E essa história recente tem de pesar também no momento de lançar a prova que se realiza na Hungria e na Eslováquia.

«Confiança não falta. Continuamos a ter ideias, coragem e vontade para fazer as coisas bem. Mas o previsível é que as coisas não corram bem, temos de ser realistas. Vamos jogar um pouco no escuro», alerta Paulo Jorge Pereira.

«Perspetivo um Europeu com muitas dificuldades. Até porque vamos jogar num grupo com duas seleções que têm praticamente o dobro das nossas participações em Europeus».

As contas a que se refere o selecionador são simples de fazer. A Islândia, com quem Portugal se estreia na prova, na sexta-feira, vai para a 12.ª participação consecutiva em Europeus. E a Hungria, que joga em casa e é apontada por muitos especialistas como um dos candidatos mais fortes ao pódio, vai para a 13.ª participação.

Portugal tem seis presenças em fases finais e menos historial do que esses dois rivais, apesar de ser favorito em relação aos Países Baixos, que chegaram pela segunda vez a um Europeu.

«Em teoria, a classificação do grupo está definida. Mas nós temos crescido bastante e claro que vamos fazer tudo para passar à segunda fase. Voltamos à teoria de há dois anos de ter de lutar contra os favoritos e vamos lá para isso», garante, antes de analisar os oponentes.
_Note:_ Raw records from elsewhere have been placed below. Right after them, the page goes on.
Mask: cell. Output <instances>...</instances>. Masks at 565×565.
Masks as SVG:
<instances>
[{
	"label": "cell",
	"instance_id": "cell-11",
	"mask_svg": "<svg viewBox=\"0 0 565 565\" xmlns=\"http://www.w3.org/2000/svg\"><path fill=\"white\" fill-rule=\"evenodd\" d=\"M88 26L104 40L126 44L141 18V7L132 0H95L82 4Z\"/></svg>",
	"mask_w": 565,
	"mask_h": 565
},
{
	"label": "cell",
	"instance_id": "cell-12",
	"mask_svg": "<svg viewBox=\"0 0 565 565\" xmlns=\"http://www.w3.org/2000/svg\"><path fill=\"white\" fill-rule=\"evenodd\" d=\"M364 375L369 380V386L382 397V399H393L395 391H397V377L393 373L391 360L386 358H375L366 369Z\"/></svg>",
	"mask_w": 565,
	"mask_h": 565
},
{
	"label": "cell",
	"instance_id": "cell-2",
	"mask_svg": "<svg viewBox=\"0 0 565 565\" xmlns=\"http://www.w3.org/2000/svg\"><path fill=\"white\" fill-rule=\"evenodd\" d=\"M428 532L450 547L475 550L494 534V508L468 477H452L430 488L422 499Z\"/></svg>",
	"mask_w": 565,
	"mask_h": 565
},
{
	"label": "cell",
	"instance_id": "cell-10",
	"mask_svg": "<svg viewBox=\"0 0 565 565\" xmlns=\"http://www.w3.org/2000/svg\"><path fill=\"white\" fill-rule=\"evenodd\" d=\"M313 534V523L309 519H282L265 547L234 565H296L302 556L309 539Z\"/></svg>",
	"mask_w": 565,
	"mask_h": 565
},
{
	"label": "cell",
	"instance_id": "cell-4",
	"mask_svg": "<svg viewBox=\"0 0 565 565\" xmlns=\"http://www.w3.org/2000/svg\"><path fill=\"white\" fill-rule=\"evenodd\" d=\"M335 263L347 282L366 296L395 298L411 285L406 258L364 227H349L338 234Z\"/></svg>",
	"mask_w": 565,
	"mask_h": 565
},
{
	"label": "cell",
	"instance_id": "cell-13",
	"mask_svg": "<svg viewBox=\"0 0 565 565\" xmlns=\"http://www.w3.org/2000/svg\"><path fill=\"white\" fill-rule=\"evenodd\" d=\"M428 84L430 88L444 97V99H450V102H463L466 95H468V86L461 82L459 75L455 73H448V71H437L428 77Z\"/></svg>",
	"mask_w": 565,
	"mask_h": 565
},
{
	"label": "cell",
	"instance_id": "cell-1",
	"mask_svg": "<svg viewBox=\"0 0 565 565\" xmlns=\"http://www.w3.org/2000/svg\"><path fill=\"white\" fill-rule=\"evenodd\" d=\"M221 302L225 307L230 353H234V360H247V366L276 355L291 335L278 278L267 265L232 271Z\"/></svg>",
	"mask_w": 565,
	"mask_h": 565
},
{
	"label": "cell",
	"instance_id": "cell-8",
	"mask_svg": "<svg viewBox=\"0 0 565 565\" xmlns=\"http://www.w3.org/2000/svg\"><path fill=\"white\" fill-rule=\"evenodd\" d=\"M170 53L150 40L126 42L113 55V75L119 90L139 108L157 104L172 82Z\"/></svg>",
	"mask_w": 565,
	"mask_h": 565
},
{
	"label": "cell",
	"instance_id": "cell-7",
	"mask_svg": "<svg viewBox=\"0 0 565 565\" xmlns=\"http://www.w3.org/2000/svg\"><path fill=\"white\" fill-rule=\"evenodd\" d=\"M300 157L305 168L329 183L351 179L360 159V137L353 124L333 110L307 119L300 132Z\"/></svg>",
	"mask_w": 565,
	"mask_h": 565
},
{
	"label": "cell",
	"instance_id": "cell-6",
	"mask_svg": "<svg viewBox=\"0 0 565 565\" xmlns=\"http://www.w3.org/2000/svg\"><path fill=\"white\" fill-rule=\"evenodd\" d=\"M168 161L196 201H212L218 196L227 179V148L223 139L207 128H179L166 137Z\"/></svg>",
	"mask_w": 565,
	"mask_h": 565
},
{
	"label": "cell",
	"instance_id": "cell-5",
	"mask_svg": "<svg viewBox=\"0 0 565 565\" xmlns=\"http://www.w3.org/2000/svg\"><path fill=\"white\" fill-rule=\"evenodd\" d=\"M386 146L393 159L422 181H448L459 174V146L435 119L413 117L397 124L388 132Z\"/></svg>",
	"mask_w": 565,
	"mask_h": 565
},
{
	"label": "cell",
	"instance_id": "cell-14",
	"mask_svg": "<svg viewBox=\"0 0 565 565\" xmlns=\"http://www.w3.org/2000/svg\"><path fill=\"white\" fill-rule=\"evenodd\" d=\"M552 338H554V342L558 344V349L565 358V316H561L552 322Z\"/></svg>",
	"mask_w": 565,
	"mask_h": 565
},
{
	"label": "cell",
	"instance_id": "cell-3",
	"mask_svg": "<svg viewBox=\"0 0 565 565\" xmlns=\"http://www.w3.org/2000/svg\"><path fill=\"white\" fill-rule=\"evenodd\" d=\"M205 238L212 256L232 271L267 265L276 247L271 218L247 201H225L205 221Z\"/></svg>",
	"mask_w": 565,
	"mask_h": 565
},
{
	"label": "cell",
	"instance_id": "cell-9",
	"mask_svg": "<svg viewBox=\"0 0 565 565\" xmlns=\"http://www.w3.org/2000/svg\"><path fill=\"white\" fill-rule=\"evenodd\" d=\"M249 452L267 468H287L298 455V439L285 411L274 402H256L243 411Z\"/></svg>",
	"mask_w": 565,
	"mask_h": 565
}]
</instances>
«A Islândia não estava tão forte há muito tempo. Nos últimos tempos, faltava-lhes sempre um ou dois jogadores-chave. E agora chegam na máxima força».

«A Hungria tem uma geração muito forte, ainda para mais a jogar em casa. O facto de o selecionador conhecer bem os jogadores portugueses pode ser uma pequena vantagem para eles. Ele passa a época a preparar as equipas dele para defrontar grande parte dos nossos jogadores», detalha.

Quanto à receita para seguir em frente naquele que é considerado o grupo mais equilibrado do Europeu, o selecionador, ao contrário do que é habitual, aponta… para o ataque.

«Vamos ter de ser muito eficazes no ataque. Vamos algo debilitados em termos de ligações defensivas, uma vez que não conseguimos afinar totalmente essas ligações. Por isso, se formos extremamente eficazes no ataque, estaremos mais perto de ultrapassar as maiores dificuldades que podemos sentir na defesa», antecipa.

Portugal inicia o Europeu com a Islândia, na sexta-feira, defronta a anfitriã Hungria no domingo e termina a fase de grupos diante dos Países Baixos.

Apuram-se para a Main-round os dois primeiros classificados de cada grupo e Portugal sabe que jogará sempre em Budapeste.

O Europeu inicia-se na quinta-feira e a Espanha defende o título que conquistou em 2020, depois de ter vencido também em 2018.